GeoQuery provides free and unlimited access to AidData's Geo Framework, allowing anyone to easily obtain customized datasets that fuse together georeferenced investment data with outcome measures from satellites, surveys, weather stations, and open-source, remotely-generated event data, including:
- Aid: World Bank financed development projects, Chinese-financed development projects, country specfific datasets (e.g. Afghanistan, Nepal, etc.)
- Population and the Environment: Population density, satellite imagery of vegetation, land cover, precipitation, slope, and elevation
- Conflict: Georeferenced conflict events from media-based and third-party sources including UCDP and ACLED
- Economic Development: Subnational measurements including GDP and high resolution satellite imagery of nighttime lights
- Infrastructure Access: Distance to features such as roads and water, as well as travel time to population centers
What makes GeoQuery unique?
- User Interface: Filter and join datasets without using code
- Expert curation: Find quality assured datasets curated by experts
- Clean: Data is exported to a clean CSV with predictable naming conventions.

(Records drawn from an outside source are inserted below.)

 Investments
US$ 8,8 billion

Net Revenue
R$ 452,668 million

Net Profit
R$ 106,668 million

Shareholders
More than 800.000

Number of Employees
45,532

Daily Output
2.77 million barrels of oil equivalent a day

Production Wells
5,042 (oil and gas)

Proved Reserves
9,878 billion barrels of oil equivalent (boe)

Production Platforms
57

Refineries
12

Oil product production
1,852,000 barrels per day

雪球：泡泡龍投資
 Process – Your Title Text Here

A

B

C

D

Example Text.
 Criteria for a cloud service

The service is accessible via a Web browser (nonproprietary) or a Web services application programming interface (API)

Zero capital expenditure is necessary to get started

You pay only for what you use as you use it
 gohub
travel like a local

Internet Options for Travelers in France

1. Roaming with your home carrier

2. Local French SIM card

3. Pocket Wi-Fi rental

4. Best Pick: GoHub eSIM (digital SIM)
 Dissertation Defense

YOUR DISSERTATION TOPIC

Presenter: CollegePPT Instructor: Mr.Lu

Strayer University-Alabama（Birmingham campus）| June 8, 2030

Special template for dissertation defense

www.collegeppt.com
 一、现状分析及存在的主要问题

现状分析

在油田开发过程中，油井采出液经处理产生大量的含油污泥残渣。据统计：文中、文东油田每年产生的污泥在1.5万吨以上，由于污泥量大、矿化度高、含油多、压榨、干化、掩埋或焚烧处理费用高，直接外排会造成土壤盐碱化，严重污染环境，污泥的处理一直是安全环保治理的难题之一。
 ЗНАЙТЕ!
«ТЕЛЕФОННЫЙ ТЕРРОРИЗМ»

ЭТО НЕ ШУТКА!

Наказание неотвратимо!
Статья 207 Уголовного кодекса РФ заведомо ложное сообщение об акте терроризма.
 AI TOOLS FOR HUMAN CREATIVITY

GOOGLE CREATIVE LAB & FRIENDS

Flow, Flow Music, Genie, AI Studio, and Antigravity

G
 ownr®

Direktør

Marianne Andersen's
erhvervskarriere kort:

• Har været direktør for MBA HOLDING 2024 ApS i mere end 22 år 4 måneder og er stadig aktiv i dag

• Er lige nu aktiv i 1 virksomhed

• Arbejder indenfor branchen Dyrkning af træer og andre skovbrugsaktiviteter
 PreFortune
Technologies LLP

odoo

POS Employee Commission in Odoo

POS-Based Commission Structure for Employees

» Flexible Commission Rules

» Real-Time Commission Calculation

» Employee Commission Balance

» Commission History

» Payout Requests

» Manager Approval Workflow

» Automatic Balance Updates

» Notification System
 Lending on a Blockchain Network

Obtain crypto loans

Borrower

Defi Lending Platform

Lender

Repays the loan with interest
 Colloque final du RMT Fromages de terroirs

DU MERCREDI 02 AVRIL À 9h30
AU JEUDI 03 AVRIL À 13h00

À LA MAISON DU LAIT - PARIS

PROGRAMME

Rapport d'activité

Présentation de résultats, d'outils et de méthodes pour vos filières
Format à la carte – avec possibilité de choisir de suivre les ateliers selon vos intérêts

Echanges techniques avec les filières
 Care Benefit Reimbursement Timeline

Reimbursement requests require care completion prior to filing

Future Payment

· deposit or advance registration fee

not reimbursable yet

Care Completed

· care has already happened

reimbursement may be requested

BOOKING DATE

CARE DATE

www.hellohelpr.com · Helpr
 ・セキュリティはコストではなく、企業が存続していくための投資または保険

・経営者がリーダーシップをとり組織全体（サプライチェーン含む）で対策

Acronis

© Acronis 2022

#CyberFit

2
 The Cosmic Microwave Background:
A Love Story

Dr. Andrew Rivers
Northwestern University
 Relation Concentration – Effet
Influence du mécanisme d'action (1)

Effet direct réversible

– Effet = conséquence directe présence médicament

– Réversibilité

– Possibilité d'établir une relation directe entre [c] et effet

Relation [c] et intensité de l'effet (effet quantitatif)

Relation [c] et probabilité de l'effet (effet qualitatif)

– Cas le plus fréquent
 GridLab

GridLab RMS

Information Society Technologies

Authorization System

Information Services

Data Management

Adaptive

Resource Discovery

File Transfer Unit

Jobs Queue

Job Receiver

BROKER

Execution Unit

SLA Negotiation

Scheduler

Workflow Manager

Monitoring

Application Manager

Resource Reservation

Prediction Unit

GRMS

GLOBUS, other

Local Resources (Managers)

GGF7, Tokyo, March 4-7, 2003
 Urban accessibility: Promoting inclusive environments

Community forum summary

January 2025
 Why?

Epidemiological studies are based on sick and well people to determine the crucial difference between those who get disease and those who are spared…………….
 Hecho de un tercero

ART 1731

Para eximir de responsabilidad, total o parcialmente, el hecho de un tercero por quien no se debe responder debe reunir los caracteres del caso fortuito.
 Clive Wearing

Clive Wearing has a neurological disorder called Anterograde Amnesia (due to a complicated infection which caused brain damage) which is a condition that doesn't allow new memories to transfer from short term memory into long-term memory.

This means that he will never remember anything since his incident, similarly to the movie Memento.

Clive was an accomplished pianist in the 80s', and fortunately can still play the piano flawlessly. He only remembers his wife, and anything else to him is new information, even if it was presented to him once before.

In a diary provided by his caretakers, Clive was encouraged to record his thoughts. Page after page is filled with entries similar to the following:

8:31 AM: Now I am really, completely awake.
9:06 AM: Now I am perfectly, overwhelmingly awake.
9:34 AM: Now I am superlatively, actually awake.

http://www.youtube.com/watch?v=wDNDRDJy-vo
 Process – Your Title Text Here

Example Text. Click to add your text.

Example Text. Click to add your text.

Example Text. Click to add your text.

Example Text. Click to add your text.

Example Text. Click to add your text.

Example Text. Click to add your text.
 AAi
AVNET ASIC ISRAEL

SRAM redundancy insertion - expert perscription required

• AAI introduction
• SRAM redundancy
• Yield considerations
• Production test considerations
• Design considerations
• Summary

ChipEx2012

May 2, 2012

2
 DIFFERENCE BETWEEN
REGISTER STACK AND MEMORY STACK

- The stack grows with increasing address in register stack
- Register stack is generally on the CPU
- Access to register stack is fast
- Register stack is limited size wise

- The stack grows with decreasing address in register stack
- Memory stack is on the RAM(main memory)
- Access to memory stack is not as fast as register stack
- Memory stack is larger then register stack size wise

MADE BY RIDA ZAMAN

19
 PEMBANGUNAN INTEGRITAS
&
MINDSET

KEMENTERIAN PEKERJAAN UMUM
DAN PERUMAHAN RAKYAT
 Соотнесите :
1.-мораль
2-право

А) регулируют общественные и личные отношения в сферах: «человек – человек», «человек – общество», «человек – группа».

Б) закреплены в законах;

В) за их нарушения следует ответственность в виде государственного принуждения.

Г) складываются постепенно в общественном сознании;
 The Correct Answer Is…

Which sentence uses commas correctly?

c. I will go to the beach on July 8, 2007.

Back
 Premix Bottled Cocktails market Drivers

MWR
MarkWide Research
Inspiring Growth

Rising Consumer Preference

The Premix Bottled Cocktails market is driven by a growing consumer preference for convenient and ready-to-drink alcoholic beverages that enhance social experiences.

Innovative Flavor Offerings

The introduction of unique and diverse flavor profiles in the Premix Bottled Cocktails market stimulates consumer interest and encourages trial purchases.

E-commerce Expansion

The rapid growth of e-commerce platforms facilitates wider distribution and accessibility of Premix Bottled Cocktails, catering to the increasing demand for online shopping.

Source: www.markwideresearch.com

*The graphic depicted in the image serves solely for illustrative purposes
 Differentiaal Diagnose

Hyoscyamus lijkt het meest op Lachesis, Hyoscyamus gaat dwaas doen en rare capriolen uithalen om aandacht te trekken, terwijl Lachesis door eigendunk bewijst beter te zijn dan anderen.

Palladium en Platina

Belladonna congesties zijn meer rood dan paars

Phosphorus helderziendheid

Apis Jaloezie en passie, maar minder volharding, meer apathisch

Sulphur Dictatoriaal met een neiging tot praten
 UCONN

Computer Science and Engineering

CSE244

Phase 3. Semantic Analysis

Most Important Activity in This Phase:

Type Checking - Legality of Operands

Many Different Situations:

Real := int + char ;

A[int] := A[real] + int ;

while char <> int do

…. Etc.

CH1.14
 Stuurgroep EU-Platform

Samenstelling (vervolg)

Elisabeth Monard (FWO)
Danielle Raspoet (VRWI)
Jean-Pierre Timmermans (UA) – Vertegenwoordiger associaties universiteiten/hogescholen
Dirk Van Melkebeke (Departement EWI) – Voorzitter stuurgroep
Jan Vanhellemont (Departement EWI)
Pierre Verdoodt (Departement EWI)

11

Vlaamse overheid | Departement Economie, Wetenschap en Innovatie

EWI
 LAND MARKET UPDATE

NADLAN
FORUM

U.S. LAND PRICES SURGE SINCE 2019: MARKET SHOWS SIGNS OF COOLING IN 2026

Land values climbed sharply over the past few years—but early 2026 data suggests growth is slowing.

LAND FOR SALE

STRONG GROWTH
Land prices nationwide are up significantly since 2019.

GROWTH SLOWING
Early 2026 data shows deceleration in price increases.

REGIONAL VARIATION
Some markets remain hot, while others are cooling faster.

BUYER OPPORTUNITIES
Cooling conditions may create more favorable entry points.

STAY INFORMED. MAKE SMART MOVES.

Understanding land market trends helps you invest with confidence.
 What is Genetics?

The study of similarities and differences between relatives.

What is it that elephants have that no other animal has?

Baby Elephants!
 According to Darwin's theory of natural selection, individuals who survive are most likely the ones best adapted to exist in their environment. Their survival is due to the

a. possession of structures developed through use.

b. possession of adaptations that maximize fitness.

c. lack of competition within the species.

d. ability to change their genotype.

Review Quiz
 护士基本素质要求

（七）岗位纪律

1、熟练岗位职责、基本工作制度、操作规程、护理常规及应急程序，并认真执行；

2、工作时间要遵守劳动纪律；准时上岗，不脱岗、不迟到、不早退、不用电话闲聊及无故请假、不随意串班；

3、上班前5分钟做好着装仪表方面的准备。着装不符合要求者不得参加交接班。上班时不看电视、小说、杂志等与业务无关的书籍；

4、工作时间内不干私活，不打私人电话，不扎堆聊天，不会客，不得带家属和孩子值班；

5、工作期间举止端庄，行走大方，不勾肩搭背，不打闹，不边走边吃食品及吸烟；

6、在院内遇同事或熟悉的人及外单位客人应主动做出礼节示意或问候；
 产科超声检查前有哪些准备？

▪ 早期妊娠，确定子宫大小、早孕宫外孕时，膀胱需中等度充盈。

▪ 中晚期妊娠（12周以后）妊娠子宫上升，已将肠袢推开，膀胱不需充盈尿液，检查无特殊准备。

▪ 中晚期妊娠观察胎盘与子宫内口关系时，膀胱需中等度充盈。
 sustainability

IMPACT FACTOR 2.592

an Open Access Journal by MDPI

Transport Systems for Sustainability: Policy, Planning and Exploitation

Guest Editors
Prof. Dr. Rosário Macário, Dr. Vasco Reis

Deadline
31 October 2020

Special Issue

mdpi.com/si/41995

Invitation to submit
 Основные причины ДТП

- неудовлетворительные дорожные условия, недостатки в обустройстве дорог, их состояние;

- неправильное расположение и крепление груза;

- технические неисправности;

- Documented: Supporting documentation includes metadata
- Replicable Access a permanent link of data extraction requests
Creating the next generation of geospatial data, methods, and tools
With support from our partners, AidData is investing in the development of next-generation social, economic, environmental, and governance outcome measures that can be tracked over time and at high levels of spatial resolution. These measures include, among other things, satellite- and survey-based estimates of poverty, crop yields, citizen satisfaction with public services, and trust in political institutions. AidData is actively engaging with international development organizations to operationalize the use of these metrics across the programming life-cycle, including program design and placement, implementation monitoring, and ex post impact evaluation. Through collaboration with faculty and students at William and Mary, AidData is exploring cutting-edge methods and tools to overcome major challenges in geospatial analysis of development policies and programs such spatial spillover effects, incorporating spatial measurement imprecision, and identifying spatially heterogeneous impacts.